The blocks of apartments astound - three-storey buildings with a bar on the ground floor that served food and drink (the mosaic on the wall still shows the offerings), other ground-floor shops, and apartments on the upper floors with richly painted scenes on the walls. The baths also astonishing - incredibly intricate tilework still well preserved despite no effort to do so. One bath - men's only, one presumes - has cartoons of Socrates and others designed into the mosaic, with descriptions of their attitudes toward fecal elimination. I'm spellbound by the mosaics, as well as the remnants of paintings on the apartment walls. You can feel the skill, and the patience, of the artisan who made these floors. It must have been so grand, so inspiring, so heady, to live here amid this explosion of quality workmanship.

The remains of the largest temple, the Capitol, are impressive as well. Romans thought big, very big, and the scale is large and bold. The columns that remain are in fairly good shape. The statues are almost all headless. Likewise, the restored amphitheatre is large - it's used now for productions in summer, though I never saw any mention of performances anywhere. The Romans seem to be content with Ostia Antica being found only by those who truly want to find it.

We round a corner and there is a large stone barrel for collecting water. It has spigots in it, and an urn is placed beneath each. It looks for all the world as though a Roman might wander by any minute to quench his thirst. There are other surprises, too, a plaque here, a bust there, a memorial stone over there, a lone column, an arch covered in a profusion of wisteria. You keep getting the feeling that if you tried really hard, willed it to, it would all spring to life again in an instant. But the bees drone and the sun beats down and the silence envelops.

We clamber over and around the ruins for almost two hours. The small museum is a treasure trove of the best stuff, but even it has the odd bit of column or sarcophagus just sitting haphazardly on the gravel outside - is it meant to be an artistic arrangement, is it purposely shambolic, or did the workman just decide he couldn't move it any farther? I think the Romans were far more organized than their descendants.

We head back to the entrance, stopping at an ancient fountain that has been resurrected, to scoop that excellent Roman water into our mouths by the handful. Statues look serenely down on us with their long, straight noses, their slightly curled full lips, their hair neatly coiled and arranged, their implacable opaque eyes, some looking decent, some looking spoiled, some looking serene, some looking wicked. So sure of themselves. They had it good; they had it made. They couldn't see into the future any more than we can. They have the look of wealthy investors, which they were. We see them at their proudest, at their apex, and they look fine and do impress.

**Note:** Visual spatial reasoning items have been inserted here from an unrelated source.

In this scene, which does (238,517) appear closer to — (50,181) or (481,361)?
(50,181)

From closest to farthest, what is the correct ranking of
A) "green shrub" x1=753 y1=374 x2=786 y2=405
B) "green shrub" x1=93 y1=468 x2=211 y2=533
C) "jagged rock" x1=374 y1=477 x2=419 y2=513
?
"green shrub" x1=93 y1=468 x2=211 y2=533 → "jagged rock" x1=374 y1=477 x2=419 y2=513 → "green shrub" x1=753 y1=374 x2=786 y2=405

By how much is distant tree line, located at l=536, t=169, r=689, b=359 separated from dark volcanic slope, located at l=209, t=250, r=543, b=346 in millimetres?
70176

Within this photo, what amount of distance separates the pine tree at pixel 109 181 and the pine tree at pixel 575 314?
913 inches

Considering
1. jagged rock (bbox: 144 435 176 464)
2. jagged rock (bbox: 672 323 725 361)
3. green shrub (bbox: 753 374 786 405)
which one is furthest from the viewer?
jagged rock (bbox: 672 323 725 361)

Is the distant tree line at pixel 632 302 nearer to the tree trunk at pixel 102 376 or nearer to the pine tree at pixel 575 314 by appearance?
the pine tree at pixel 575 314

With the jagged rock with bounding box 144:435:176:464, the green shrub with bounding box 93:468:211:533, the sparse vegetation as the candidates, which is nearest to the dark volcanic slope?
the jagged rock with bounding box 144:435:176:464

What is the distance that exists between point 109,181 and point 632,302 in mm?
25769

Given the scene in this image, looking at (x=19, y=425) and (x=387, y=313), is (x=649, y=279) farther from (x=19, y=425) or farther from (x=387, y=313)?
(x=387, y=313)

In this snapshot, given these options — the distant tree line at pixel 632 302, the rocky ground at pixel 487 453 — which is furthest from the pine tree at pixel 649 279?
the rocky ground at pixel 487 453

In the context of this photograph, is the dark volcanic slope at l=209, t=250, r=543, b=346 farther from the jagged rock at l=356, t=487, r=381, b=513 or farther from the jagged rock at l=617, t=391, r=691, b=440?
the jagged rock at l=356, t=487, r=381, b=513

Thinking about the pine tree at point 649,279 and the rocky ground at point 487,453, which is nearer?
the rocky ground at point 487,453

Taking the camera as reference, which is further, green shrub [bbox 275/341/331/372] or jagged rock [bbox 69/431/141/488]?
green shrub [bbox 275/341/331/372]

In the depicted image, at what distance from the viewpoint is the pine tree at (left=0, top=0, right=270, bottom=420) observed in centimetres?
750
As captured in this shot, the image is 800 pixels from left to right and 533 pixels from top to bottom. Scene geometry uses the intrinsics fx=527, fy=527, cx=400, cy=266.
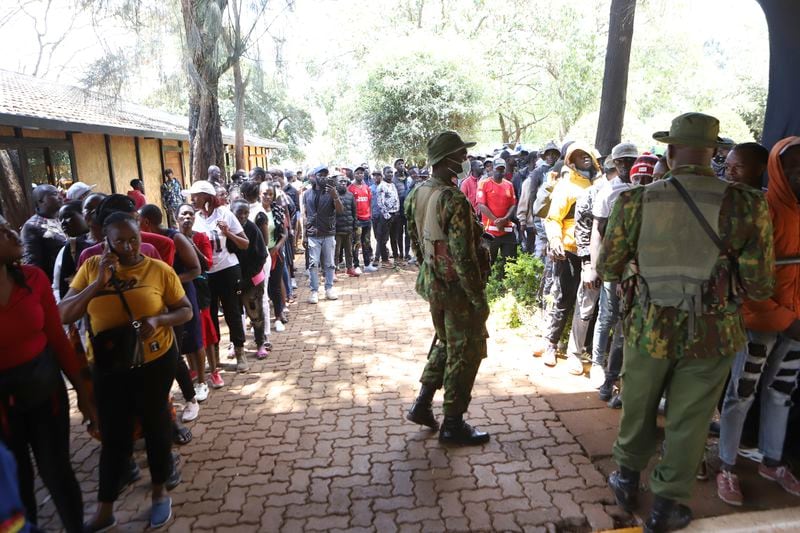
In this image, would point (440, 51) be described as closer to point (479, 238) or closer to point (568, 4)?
point (568, 4)

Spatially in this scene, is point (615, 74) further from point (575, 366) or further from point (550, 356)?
point (575, 366)

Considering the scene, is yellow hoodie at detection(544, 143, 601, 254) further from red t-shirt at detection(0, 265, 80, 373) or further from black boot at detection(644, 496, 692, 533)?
red t-shirt at detection(0, 265, 80, 373)

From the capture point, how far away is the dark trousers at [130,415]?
2842 mm

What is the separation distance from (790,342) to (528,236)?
6511mm

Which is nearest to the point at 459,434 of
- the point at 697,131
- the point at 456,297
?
the point at 456,297

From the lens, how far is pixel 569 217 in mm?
4820

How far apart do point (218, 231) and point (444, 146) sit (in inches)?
103

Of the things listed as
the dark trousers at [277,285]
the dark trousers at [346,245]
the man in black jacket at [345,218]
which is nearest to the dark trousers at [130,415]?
the dark trousers at [277,285]

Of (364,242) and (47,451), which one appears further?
(364,242)

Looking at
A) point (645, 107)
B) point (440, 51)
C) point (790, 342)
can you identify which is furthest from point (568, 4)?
point (790, 342)

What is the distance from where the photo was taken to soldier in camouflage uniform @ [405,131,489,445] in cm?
333

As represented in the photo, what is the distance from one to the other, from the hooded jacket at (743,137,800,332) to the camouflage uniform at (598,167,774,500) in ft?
1.18

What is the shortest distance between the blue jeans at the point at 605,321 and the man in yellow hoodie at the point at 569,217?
0.45m

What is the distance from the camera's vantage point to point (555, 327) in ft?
16.8
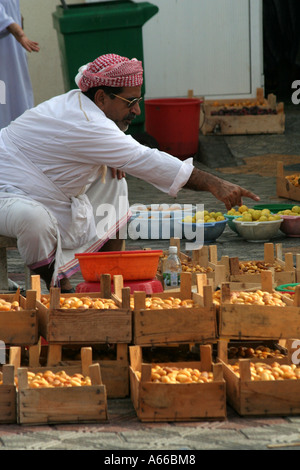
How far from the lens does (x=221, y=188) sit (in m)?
4.38

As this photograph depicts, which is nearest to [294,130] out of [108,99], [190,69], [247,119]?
[247,119]

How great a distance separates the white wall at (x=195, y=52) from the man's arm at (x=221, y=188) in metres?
6.08

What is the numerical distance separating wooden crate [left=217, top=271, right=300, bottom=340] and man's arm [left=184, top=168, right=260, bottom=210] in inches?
30.6

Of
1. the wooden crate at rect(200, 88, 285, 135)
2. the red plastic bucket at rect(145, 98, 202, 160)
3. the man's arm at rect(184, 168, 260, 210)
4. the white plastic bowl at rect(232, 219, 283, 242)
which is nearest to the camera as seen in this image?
the man's arm at rect(184, 168, 260, 210)

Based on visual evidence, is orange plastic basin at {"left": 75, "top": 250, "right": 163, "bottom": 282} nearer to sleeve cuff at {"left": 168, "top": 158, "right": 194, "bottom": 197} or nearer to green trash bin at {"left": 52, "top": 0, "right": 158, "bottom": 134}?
sleeve cuff at {"left": 168, "top": 158, "right": 194, "bottom": 197}

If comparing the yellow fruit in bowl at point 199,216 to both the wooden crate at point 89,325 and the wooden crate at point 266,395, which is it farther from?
the wooden crate at point 266,395

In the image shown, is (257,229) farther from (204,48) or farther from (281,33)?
(281,33)

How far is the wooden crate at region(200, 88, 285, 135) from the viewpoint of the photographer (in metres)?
10.2

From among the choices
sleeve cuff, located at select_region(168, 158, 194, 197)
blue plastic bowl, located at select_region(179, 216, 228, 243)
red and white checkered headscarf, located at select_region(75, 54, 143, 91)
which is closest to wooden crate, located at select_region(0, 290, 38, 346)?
sleeve cuff, located at select_region(168, 158, 194, 197)

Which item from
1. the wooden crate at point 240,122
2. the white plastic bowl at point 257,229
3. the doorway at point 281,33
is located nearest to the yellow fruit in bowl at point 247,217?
the white plastic bowl at point 257,229

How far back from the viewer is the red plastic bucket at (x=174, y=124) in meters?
9.57

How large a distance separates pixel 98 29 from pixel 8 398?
624 cm

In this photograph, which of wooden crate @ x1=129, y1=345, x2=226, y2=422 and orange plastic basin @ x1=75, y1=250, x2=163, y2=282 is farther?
orange plastic basin @ x1=75, y1=250, x2=163, y2=282
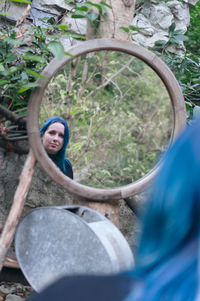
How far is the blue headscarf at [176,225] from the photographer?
46cm

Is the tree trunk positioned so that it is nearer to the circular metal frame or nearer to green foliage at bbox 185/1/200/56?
the circular metal frame

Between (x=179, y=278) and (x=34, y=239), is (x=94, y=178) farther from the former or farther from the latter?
(x=179, y=278)

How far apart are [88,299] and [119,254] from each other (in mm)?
859

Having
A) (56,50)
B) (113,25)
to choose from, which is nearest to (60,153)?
(56,50)

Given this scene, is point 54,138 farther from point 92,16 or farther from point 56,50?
point 92,16

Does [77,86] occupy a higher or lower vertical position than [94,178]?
higher

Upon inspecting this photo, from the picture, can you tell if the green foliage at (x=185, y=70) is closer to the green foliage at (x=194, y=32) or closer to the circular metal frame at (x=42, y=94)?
the circular metal frame at (x=42, y=94)

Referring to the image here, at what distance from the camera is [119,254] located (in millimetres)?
1377

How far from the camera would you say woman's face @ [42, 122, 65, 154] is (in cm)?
183

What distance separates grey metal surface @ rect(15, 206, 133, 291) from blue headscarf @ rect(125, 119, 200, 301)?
0.88 meters

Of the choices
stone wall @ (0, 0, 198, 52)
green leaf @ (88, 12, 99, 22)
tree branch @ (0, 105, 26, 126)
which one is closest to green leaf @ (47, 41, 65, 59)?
green leaf @ (88, 12, 99, 22)

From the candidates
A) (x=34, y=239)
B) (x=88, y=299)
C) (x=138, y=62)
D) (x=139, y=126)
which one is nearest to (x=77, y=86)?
(x=138, y=62)

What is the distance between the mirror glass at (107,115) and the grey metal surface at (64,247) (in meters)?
0.66

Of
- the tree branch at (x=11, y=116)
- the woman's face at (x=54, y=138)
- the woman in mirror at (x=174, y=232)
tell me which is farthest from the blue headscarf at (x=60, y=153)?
the woman in mirror at (x=174, y=232)
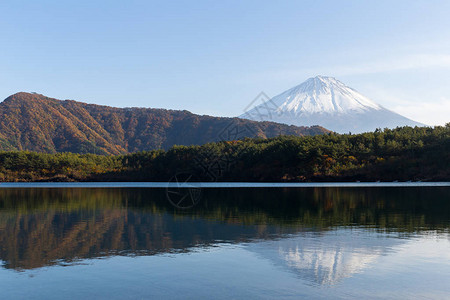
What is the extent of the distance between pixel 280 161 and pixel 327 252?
392 feet

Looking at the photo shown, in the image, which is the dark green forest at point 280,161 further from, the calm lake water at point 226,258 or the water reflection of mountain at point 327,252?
the water reflection of mountain at point 327,252

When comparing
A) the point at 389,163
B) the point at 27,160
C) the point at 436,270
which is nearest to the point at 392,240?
the point at 436,270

At the café at the exit, we stop for cold drinks. The waiter and waitress are in togas, he being the fellow who interrupted my brief reverie earlier. The Italian impulse to cheapen experiences with this sort of schlock is as mysterious as their reluctance to advertise the place or put up a decent sign leading people to it. But the gelati are incomparable!

Practical information:

Ostia Antica excavations are at 717 Viale dei Romagnoli, Ostia Antica.

The site is open 9 a.m. to one hour before sunset daily. The site is closed Christmas Day, New Year's Day, and May 1.